**Directions for this task**
Repeat the lines beginning at the one with "In what you" and running to the end of the material, keeping the first and last of them, exactly as they appear.

**Dataset excerpts**

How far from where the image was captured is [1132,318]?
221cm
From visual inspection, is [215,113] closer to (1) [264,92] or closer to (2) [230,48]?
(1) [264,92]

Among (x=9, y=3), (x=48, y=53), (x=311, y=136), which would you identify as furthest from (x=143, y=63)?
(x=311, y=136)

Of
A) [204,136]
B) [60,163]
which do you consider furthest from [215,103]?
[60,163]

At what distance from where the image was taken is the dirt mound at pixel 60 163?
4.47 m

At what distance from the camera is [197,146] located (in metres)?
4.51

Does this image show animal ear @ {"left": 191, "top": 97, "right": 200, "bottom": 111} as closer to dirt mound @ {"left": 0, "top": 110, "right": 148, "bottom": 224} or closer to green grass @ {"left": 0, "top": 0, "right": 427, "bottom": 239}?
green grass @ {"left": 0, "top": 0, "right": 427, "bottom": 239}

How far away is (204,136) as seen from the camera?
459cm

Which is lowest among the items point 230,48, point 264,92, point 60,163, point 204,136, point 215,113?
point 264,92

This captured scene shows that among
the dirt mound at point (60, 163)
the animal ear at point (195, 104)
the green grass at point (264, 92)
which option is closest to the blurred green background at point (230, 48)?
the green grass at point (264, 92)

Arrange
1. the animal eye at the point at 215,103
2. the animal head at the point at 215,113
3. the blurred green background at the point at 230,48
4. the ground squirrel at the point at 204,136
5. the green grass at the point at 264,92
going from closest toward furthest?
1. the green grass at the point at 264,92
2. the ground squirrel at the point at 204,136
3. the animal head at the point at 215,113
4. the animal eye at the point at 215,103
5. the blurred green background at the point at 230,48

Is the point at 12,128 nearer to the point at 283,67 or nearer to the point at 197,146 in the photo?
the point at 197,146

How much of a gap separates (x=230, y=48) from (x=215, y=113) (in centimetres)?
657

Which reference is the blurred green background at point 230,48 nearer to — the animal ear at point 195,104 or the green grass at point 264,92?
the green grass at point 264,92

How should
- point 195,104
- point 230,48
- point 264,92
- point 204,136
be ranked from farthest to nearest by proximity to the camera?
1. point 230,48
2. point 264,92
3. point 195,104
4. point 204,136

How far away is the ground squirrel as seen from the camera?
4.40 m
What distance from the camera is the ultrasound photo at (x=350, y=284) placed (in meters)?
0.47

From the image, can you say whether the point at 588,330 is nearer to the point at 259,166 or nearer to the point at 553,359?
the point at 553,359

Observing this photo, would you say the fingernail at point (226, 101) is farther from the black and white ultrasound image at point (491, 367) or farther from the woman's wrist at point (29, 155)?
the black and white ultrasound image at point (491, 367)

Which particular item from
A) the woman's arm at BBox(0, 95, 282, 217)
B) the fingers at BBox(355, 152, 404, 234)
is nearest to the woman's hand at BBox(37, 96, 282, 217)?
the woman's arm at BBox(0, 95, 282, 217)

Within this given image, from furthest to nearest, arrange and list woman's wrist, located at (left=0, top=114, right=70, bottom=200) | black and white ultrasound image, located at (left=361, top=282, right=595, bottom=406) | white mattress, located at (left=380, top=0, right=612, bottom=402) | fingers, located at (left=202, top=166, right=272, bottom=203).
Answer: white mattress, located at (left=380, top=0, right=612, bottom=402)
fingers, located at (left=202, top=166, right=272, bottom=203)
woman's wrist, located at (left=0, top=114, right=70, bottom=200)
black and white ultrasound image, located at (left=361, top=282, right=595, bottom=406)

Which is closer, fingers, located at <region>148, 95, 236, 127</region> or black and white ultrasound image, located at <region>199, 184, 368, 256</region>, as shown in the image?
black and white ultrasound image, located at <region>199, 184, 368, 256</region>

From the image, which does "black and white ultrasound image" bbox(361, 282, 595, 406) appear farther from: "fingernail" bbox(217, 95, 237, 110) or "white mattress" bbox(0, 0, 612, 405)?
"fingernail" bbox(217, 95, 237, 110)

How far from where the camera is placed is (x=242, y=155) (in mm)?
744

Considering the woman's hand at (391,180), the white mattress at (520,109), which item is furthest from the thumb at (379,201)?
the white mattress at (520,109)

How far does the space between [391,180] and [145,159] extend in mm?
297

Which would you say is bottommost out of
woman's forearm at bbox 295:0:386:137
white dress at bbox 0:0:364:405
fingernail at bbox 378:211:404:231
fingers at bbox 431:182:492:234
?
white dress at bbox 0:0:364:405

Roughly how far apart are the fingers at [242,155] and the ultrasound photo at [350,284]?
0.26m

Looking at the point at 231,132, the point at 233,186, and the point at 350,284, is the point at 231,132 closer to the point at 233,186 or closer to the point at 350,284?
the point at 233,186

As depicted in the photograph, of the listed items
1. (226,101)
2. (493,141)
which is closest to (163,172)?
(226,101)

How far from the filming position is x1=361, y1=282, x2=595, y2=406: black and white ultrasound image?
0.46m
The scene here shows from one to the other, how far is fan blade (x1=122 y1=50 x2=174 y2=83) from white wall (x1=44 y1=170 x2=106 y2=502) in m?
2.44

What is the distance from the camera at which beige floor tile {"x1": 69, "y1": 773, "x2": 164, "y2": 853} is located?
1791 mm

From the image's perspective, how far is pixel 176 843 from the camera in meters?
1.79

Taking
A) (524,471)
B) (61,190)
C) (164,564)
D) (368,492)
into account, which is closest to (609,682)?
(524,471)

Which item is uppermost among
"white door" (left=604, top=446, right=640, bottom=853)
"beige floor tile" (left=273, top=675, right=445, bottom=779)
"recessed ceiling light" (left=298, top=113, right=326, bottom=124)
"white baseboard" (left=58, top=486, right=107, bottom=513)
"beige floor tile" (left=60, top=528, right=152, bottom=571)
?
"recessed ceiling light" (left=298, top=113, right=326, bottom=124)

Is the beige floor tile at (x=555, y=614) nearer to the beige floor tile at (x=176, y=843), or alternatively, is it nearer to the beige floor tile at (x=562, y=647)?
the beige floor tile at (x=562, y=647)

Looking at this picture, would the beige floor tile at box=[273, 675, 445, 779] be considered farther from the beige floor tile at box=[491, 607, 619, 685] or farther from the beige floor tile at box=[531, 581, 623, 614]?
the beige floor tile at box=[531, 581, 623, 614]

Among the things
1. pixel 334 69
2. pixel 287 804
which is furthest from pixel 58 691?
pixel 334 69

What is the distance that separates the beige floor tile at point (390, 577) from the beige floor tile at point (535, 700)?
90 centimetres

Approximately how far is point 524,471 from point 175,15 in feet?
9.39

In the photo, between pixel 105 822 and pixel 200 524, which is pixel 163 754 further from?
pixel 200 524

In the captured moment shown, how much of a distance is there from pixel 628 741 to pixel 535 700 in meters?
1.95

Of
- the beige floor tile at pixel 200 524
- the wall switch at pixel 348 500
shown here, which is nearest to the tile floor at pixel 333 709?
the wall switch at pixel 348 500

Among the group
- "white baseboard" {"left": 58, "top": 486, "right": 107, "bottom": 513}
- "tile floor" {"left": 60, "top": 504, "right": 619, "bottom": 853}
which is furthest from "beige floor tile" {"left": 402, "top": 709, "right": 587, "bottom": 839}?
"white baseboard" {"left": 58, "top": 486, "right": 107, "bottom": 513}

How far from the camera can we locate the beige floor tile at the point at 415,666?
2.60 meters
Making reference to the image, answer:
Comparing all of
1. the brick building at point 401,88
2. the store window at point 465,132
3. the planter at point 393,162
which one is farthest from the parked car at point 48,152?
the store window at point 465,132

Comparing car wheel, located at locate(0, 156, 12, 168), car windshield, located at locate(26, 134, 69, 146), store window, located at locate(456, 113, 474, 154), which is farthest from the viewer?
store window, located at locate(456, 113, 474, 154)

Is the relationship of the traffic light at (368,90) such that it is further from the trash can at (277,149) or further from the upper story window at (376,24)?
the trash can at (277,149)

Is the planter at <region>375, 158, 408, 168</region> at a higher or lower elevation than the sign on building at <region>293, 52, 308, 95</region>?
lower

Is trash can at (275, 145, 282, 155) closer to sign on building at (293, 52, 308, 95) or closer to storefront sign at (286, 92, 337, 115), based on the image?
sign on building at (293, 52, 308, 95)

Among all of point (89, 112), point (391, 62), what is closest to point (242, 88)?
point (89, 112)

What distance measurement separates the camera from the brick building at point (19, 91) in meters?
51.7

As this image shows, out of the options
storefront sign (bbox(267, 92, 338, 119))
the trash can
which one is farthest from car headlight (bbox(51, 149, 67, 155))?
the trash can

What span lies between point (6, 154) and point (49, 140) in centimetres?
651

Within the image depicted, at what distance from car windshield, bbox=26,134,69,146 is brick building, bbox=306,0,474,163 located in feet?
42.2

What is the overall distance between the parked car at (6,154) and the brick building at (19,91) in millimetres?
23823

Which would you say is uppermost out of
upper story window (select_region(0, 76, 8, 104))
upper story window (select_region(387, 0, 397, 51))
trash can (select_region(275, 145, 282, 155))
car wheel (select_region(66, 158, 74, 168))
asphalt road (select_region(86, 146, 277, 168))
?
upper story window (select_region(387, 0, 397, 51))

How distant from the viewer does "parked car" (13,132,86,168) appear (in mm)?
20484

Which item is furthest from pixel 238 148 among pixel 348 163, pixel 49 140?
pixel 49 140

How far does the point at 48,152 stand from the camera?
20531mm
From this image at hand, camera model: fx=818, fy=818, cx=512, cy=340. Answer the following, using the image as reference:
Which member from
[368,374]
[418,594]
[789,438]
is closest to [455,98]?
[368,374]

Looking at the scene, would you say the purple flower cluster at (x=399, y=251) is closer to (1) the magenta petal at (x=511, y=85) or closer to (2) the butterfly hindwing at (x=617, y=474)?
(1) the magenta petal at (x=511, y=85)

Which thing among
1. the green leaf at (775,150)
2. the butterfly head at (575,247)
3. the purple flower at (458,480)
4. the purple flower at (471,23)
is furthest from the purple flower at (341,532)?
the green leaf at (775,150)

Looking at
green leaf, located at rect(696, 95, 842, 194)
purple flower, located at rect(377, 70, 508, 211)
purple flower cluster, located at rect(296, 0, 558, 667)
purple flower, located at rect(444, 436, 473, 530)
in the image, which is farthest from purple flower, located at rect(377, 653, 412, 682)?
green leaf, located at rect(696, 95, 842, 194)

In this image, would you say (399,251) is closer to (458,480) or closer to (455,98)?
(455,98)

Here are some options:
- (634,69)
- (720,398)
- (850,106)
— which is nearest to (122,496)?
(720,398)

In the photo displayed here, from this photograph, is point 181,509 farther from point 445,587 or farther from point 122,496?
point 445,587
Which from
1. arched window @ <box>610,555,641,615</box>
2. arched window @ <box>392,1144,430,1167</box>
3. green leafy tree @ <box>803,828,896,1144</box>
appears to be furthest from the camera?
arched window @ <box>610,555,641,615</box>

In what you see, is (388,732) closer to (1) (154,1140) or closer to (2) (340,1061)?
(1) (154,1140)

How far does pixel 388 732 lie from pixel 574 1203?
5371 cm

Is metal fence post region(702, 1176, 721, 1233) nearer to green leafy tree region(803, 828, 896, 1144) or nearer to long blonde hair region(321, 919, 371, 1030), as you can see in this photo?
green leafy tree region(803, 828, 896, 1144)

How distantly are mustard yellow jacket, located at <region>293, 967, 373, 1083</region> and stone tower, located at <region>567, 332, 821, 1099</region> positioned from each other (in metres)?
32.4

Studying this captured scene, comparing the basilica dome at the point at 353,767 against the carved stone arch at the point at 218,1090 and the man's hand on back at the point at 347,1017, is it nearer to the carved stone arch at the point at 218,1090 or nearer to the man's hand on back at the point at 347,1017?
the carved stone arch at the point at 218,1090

**Result**
In what you see, is (388,732) closer to (1) (154,1140) or closer to (2) (340,1061)?
(1) (154,1140)

How far does pixel 388 732 lie from pixel 574 1203?
5371 cm

Is metal fence post region(702, 1176, 721, 1233) nearer to green leafy tree region(803, 828, 896, 1144) or nearer to long blonde hair region(321, 919, 371, 1030), as you can see in this photo?
green leafy tree region(803, 828, 896, 1144)

How distantly are mustard yellow jacket, located at <region>293, 967, 373, 1083</region> and stone tower, located at <region>567, 332, 821, 1099</region> positioned from each other (in metres)?
32.4

Studying this captured scene, comparing the basilica dome at the point at 353,767 against the carved stone arch at the point at 218,1090 and the man's hand on back at the point at 347,1017, is it nearer to the carved stone arch at the point at 218,1090 or nearer to the man's hand on back at the point at 347,1017?
the carved stone arch at the point at 218,1090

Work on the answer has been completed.